The restricted compartments of the UK’s national security infrastructure are clearly defined and closely controlled. To work across them requires “a developed vetting certificate”. The primary qualification for holding a “DV” is integrity, honesty and transparency in one’s personal and professional life. To lie about or hide potential vulnerabilities is an immediate disqualification. Staff who do not meet the DV requirements for whatever reason are barred from positions that demand DV clearance. There are no grey areas or soft edges.
The role of British ambassador in Washington is one of those posts. It sits across a number of highly classified compartments. It is no ordinary diplomatic job.

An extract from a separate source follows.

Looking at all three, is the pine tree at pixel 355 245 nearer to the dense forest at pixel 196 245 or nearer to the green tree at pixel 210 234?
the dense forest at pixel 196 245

The extensive security acreage of the special relationship includes, for example, the UK’s nuclear deterrent, the intelligence relationship, the UK-US alliance which ties together the National Security Agency and GCHQ by treaty, and other domains of great sensitivity. The ambassador has access to these even though their need to become involved in them in normal times is limited. The British staff that comes under the ambassador’s authority is extensive and stretches beyond those working in the embassy. The ambassador’s access to the US administration is also usually highly privileged, such is the nature of the special relationship.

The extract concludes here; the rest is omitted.